→ **Directions**
From the first line of the data below through the line holding "12 Black Diamond OZ Quickdraws", write out each line exactly as it stands.

--- Source data Enclosed Below ---

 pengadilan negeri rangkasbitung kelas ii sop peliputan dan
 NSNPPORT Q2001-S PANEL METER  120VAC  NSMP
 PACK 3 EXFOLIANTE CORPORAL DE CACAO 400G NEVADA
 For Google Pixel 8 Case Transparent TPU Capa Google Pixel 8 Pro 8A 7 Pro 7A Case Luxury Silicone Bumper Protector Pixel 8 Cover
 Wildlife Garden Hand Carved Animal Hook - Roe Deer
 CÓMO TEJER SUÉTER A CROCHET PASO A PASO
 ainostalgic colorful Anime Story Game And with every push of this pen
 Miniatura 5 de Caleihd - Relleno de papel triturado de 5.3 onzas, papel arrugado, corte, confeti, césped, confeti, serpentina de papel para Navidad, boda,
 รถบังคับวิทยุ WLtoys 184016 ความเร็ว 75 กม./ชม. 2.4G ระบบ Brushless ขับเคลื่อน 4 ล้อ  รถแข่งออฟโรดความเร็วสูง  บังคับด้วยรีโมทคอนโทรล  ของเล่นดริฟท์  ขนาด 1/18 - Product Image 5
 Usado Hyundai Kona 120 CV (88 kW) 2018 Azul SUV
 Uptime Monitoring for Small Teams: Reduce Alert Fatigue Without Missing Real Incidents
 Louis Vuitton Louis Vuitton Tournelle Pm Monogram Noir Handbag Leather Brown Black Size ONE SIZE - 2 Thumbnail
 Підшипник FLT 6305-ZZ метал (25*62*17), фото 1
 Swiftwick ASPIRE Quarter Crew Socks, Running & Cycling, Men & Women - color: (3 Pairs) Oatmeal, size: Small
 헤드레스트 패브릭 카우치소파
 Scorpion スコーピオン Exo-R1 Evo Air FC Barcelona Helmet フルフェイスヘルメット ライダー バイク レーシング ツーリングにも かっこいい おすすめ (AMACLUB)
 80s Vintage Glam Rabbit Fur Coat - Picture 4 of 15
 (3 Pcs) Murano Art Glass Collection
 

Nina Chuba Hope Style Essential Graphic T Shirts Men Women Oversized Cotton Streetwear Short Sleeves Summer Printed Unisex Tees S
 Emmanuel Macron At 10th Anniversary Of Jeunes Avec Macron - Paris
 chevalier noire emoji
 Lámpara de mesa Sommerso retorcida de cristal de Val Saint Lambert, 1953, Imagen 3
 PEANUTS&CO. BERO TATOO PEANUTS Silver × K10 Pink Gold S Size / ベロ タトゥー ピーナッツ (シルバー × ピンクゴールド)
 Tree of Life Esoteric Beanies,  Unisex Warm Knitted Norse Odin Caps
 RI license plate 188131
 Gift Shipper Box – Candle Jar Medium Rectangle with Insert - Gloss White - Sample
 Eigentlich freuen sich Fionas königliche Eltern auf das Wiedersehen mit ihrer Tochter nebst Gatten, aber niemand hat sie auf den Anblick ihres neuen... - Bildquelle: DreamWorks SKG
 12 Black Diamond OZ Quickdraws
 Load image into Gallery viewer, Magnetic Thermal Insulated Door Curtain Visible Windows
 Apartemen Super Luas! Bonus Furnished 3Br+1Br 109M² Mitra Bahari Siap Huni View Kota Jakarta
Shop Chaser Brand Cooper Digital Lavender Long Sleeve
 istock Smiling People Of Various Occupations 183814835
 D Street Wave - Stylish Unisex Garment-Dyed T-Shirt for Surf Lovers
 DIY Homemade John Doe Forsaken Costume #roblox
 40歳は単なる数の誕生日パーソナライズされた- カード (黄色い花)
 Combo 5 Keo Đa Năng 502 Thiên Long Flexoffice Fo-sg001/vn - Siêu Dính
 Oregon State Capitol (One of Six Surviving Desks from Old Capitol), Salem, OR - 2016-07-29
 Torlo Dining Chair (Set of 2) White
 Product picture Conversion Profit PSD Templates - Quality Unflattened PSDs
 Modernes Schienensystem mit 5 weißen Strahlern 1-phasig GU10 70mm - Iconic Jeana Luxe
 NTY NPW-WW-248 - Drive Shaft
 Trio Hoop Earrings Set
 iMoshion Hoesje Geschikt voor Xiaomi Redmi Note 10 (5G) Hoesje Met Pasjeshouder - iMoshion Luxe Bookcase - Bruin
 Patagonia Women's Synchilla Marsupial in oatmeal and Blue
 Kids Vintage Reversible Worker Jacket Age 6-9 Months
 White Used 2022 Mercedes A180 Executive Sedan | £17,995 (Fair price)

--- End of Enclosed Source data ---

→ **Task answer**
 pengadilan negeri rangkasbitung kelas ii sop peliputan dan
 NSNPPORT Q2001-S PANEL METER  120VAC  NSMP
 PACK 3 EXFOLIANTE CORPORAL DE CACAO 400G NEVADA
 For Google Pixel 8 Case Transparent TPU Capa Google Pixel 8 Pro 8A 7 Pro 7A Case Luxury Silicone Bumper Protector Pixel 8 Cover
 Wildlife Garden Hand Carved Animal Hook - Roe Deer
 CÓMO TEJER SUÉTER A CROCHET PASO A PASO
 ainostalgic colorful Anime Story Game And with every push of this pen
 Miniatura 5 de Caleihd - Relleno de papel triturado de 5.3 onzas, papel arrugado, corte, confeti, césped, confeti, serpentina de papel para Navidad, boda,
 รถบังคับวิทยุ WLtoys 184016 ความเร็ว 75 กม./ชม. 2.4G ระบบ Brushless ขับเคลื่อน 4 ล้อ  รถแข่งออฟโรดความเร็วสูง  บังคับด้วยรีโมทคอนโทรล  ของเล่นดริฟท์  ขนาด 1/18 - Product Image 5
 Usado Hyundai Kona 120 CV (88 kW) 2018 Azul SUV
 Uptime Monitoring for Small Teams: Reduce Alert Fatigue Without Missing Real Incidents
 Louis Vuitton Louis Vuitton Tournelle Pm Monogram Noir Handbag Leather Brown Black Size ONE SIZE - 2 Thumbnail
 Підшипник FLT 6305-ZZ метал (25*62*17), фото 1
 Swiftwick ASPIRE Quarter Crew Socks, Running & Cycling, Men & Women - color: (3 Pairs) Oatmeal, size: Small
 헤드레스트 패브릭 카우치소파
 Scorpion スコーピオン Exo-R1 Evo Air FC Barcelona Helmet フルフェイスヘルメット ライダー バイク レーシング ツーリングにも かっこいい おすすめ (AMACLUB)
 80s Vintage Glam Rabbit Fur Coat - Picture 4 of 15
 (3 Pcs) Murano Art Glass Collection
 

Nina Chuba Hope Style Essential Graphic T Shirts Men Women Oversized Cotton Streetwear Short Sleeves Summer Printed Unisex Tees S
 Emmanuel Macron At 10th Anniversary Of Jeunes Avec Macron - Paris
 chevalier noire emoji
 Lámpara de mesa Sommerso retorcida de cristal de Val Saint Lambert, 1953, Imagen 3
 PEANUTS&CO. BERO TATOO PEANUTS Silver × K10 Pink Gold S Size / ベロ タトゥー ピーナッツ (シルバー × ピンクゴールド)
 Tree of Life Esoteric Beanies,  Unisex Warm Knitted Norse Odin Caps
 RI license plate 188131
 Gift Shipper Box – Candle Jar Medium Rectangle with Insert - Gloss White - Sample
 Eigentlich freuen sich Fionas königliche Eltern auf das Wiedersehen mit ihrer Tochter nebst Gatten, aber niemand hat sie auf den Anblick ihres neuen... - Bildquelle: DreamWorks SKG
 12 Black Diamond OZ Quickdraws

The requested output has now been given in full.